Sony a envoyé une notification non sollicitée concernant ses conditions d'utilisation aux détenteurs de comptes PlayStation le 18 août, rappelant directement que l'acquisition de jeux numériques constitue des licences révocables plutôt que des achats de propriété permanente. Cet e-mail est arrivée dans les boîtes de réception quelques jours seulement avant le lancement prévu de la campagne militante #PSBlackout, un boycott d'une semaine organisé par les utilisateurs du 23 au 30 août.

Les réalités des licences numériques

La notification cite explicitement le contrat de licence utilisateur final de la plateforme, mettant en avant les restrictions légales qui interdisent aux utilisateurs de louer, de modifier ou de transférer des logiciels numériques. Bien que des mises à jour administratives de routine se produisent périodiquement, cet envoi spécifique a atteint des comptes inactifs sur le matériel PlayStation 4 et PlayStation 5 depuis des mois, amplifiant la visibilité au sein de la base d'utilisateurs.

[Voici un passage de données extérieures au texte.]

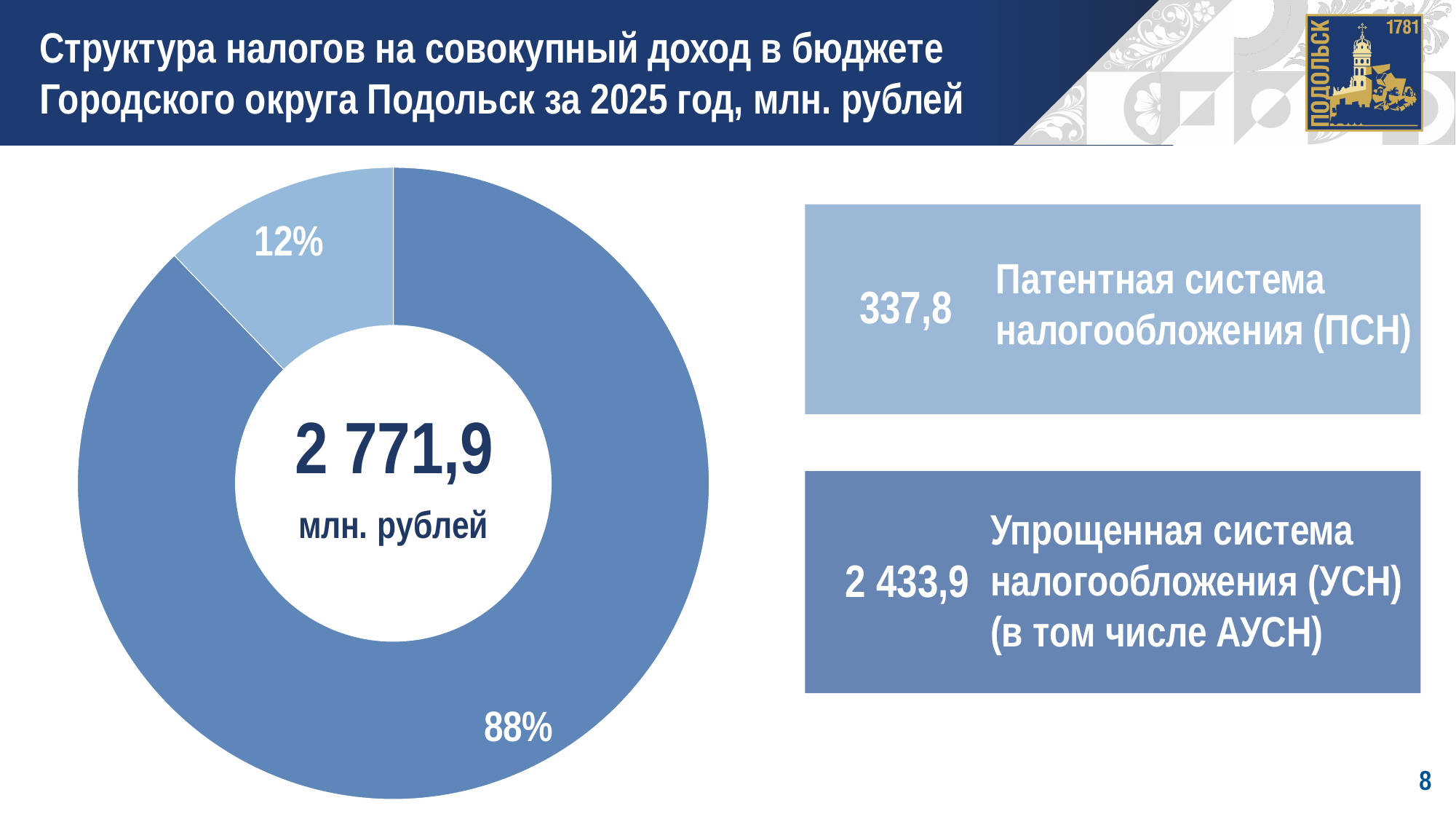
How many categories does the pie chart have? 2 Which is larger, the value for УСН or the value for ПСН? УСН Which category has the largest share of the pie? Упрощенная система налогообложения (УСН) Which category has the smallest share of the pie? Патентная система налогообложения (ПСН) What is the total shown in the centre of the donut chart? 2 771,9 млн. рублей What share of the pie does the Упрощенная система налогообложения (УСН) slice represent? 88% What kind of chart is shown on the slide? Pie (donut) chart What is the difference between the УСН value and the ПСН value? 2 096,1 What is the title of the slide? Структура налогов на совокупный доход в бюджете Городского округа Подольск за 2025 год, млн. рублей What share of the pie does the Патентная система налогообложения (ПСН) slice represent? 12% What is the value for Упрощенная система налогообложения (УСН) (в том числе АУСН)? 2 433,9 What is the value for Патентная система налогообложения (ПСН)? 337,8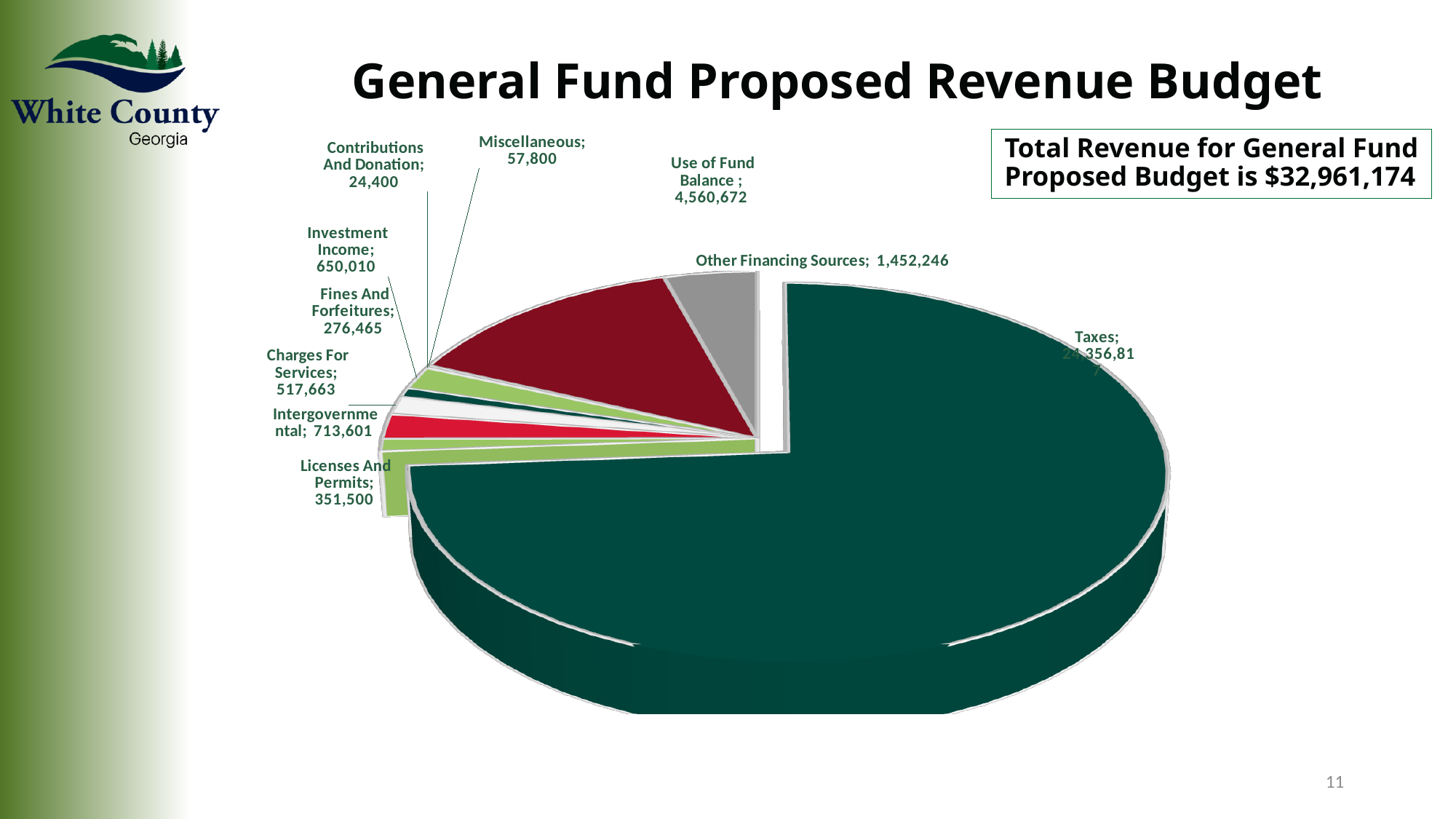
Which is larger, Licenses And Permits or Fines And Forfeitures? Licenses And Permits What is the value shown for Other Financing Sources? 1,452,246 According to the text box on the slide, what is the total revenue for the General Fund Proposed Budget? $32,961,174 What is the value shown for Intergovernmental? 713,601 Which revenue category is the largest slice of the pie chart? Taxes What type of chart is shown on the slide? Pie chart How many revenue categories are shown in the pie chart? 10 Which revenue category is the smallest slice of the pie chart? Contributions And Donation What is the difference between Use of Fund Balance and Other Financing Sources? 3,108,426 What is the value shown for Miscellaneous? 57,800 What is the value shown for Use of Fund Balance? 4,560,672 What is the title of the chart on the slide? General Fund Proposed Revenue Budget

Ce message renforce les cadres industriels de longue date qui différencient l'accès aux logiciels de la propriété physique, dressant des barrières juridiques contre les marchés secondaires, la revente numérique et le prêt entre pairs.

La suppression du format physique en 2028

La friction avec les joueurs découle directement des changements de stratégie d'entreprise annoncés par les dirigeants de Sony au début de l'année. Lors d'une conférence sur les résultats financiers, le directeur financier Lin Tao a confirmé que PlayStation mettra complètement fin à la production et à la distribution commerciale de disques de jeux physiques d'ici début 2028, faisant basculer l'écosystème entièrement vers la distribution par cloud et par téléchargement.

Cette obsolescence programmée des lecteurs optiques sur les futures versions matérielles a entraîné une contestation coordonnée des consommateurs, qui culminera lors de la période de protestation #PSBlackout à venir, durant laquelle les participants ont l'intention de garder leurs consoles hors ligne pendant sept jours consécutifs.

L'exécution simultanée du rappel juridique et de la suppression imminente des médias physiques consolide le virage irrévocable de la plateforme vers des bibliothèques liées au cloud. Les joueurs se retrouvent face à une norme 100 % numérique obligatoire où l'accès au logiciel reste perpétuellement subordonné à des serveurs actifs et à des licences de plateforme valides, éliminant définitivement les protections des consommateurs historiquement associées à la propriété des disques physiques.

Les analystes de l'industrie soulignent que cette poussée agressive vers la numérisation totale reflète des tendances plus larges dans le paysage du divertissement moderne, où les éditeurs privilégient de plus en plus les modèles de service au détriment de la permanence des produits. En supprimant les alternatives physiques, les détenteurs de plateformes obtiennent un contrôle sans précédent sur la tarification, le déploiement des correctifs et la disponibilité régionale, contournant complètement la concurrence traditionnelle du commerce de détail qui, par le passé, maintenait les coûts des vitrines numériques à un niveau raisonnable.